Use a stack to simulate reverse inorder traversal (right-root-left), accumulate sums iteratively, and update node values.

Algorithm

  1. Initialize an empty stack and set current node to root.
  2. While current node is not null or stack is not empty:
  3. Traverse to the rightmost node, pushing nodes onto the stack.
  4. Pop a node from the stack, add its value to accumulated sum, update node's value.
  5. Move to the left child of the popped node.
  6. Return the root of the updated tree.
💡 Managing the stack manually can be tricky but helps understand traversal order and state management.
</>
Code
class TreeNode:
    def __init__(self, val=0, left=None, right=None):
        self.val = val
        self.left = left
        self.right = right

def convertBST(root):
    acc_sum = 0
    stack = []
    node = root
    while stack or node:
        while node:
            stack.append(node)
            node = node.right
        node = stack.pop()

-----

> Goal A:
Retype the stack-based BST conversion text from "Use a stack" up to and including "onto the stack.".
> Goal B:
Translate this sentence from the stack-based BST conversion text into Spanish: "Managing the stack manually can be tricky but helps understand traversal order and state management."
> Goal C:
Continue the stack-based BST conversion text from its last line.

Spatial reasoning entries
-----

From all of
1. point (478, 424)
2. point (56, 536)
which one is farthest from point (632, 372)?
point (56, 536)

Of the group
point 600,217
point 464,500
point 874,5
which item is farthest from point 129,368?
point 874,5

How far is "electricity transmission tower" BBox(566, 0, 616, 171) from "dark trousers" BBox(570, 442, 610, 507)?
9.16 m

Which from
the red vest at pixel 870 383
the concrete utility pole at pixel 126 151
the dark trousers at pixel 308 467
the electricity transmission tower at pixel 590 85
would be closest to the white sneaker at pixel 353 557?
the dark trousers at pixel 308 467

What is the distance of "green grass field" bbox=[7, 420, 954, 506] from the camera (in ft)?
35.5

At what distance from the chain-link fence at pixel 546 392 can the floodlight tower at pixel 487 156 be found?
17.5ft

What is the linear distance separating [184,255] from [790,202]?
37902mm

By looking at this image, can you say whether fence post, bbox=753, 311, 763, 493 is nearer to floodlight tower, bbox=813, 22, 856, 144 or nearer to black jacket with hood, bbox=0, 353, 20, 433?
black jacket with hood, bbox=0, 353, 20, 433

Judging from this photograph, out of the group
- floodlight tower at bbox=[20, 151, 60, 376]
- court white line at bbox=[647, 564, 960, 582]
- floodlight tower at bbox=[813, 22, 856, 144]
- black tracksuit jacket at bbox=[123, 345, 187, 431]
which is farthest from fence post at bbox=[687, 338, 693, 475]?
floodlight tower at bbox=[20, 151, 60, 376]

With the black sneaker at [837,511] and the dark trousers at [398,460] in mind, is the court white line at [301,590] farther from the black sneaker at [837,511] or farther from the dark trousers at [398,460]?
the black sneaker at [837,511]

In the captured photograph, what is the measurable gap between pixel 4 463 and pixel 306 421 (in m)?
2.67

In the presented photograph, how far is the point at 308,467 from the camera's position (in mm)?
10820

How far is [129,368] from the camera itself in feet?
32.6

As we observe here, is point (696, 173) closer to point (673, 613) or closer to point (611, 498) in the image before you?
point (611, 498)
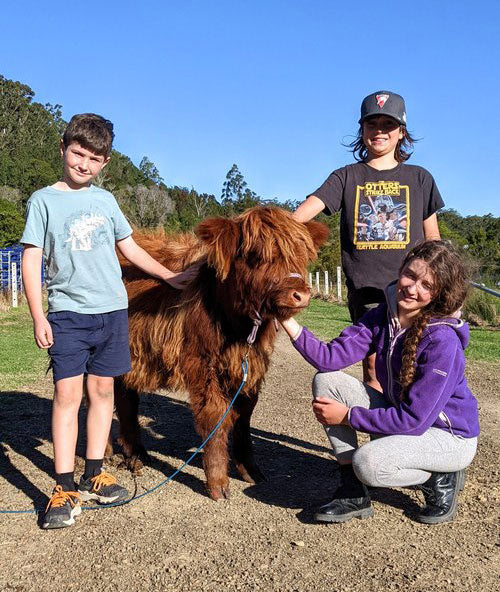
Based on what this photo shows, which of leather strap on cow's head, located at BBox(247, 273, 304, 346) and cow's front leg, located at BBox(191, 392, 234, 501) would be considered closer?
leather strap on cow's head, located at BBox(247, 273, 304, 346)

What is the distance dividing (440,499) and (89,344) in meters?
2.31

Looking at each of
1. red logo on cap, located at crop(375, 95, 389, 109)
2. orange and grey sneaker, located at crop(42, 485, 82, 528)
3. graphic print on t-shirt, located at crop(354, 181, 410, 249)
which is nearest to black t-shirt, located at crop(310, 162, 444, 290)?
graphic print on t-shirt, located at crop(354, 181, 410, 249)

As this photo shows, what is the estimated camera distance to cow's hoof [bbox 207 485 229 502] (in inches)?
153

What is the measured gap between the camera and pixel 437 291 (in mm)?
3436

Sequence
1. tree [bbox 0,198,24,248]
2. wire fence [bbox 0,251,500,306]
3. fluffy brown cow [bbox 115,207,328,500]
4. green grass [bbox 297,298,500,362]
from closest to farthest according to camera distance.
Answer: fluffy brown cow [bbox 115,207,328,500] < green grass [bbox 297,298,500,362] < wire fence [bbox 0,251,500,306] < tree [bbox 0,198,24,248]

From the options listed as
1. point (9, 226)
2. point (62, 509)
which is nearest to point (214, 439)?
point (62, 509)

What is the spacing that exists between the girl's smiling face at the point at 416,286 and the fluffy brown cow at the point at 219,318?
58 centimetres

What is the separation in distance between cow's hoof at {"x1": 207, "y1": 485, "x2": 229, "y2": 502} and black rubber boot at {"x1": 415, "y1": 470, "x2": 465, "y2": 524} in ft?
3.95

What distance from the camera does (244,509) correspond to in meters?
3.73

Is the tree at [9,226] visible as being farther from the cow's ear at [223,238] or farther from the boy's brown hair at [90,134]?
the cow's ear at [223,238]

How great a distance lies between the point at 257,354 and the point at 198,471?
3.69 feet

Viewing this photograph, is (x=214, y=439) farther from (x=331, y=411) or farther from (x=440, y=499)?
(x=440, y=499)

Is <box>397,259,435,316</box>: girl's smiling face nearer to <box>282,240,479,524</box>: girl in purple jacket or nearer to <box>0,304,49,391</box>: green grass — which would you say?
<box>282,240,479,524</box>: girl in purple jacket

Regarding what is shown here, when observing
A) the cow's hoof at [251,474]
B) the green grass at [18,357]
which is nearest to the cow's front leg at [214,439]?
the cow's hoof at [251,474]
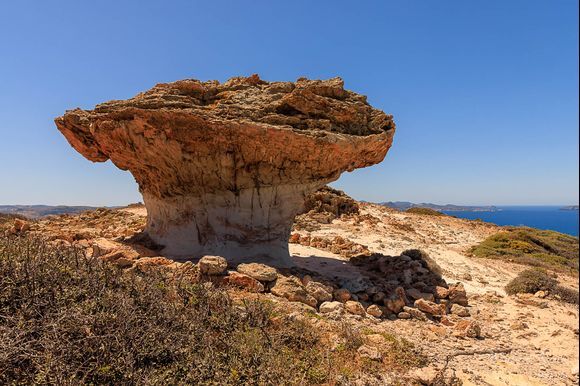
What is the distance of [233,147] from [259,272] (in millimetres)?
3521

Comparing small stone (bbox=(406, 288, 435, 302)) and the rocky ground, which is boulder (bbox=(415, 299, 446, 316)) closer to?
the rocky ground

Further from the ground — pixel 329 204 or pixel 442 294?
pixel 329 204

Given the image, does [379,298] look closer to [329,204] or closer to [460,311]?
[460,311]

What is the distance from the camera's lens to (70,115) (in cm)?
1016

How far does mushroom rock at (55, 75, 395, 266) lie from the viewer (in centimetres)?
918

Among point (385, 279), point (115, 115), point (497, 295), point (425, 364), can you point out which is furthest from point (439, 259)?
point (115, 115)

-----

> Final answer A:
Use a stack to simulate reverse inorder traversal (right-root-left), accumulate sums iteratively, and update node values.

Algorithm

  1. Initialize an empty stack and set current node to root.
  2. While current node is not null or stack is not empty:
  3. Traverse to the rightmost node, pushing nodes onto the stack.

> Final answer B:
Gestionar la pila manualmente puede ser complicado, pero ayuda a entender el orden de recorrido y la gestión del estado.

> Final answer C:
        acc_sum += node.val
        node.val = acc_sum
        node = node.left
    return root

# Driver code
if __name__ == '__main__':
    root = TreeNode(4,
                    TreeNode(1,
                             TreeNode(0),
                             TreeNode(2, None, TreeNode(3))),
                    TreeNode(6,
                             TreeNode(5),
                             TreeNode(7, None, TreeNode(8))))
    new_root = convertBST(root)

    def inorder(node):
        return inorder(node.left) + [node.val] + inorder(node.right) if node else []
    print(inorder(new_root))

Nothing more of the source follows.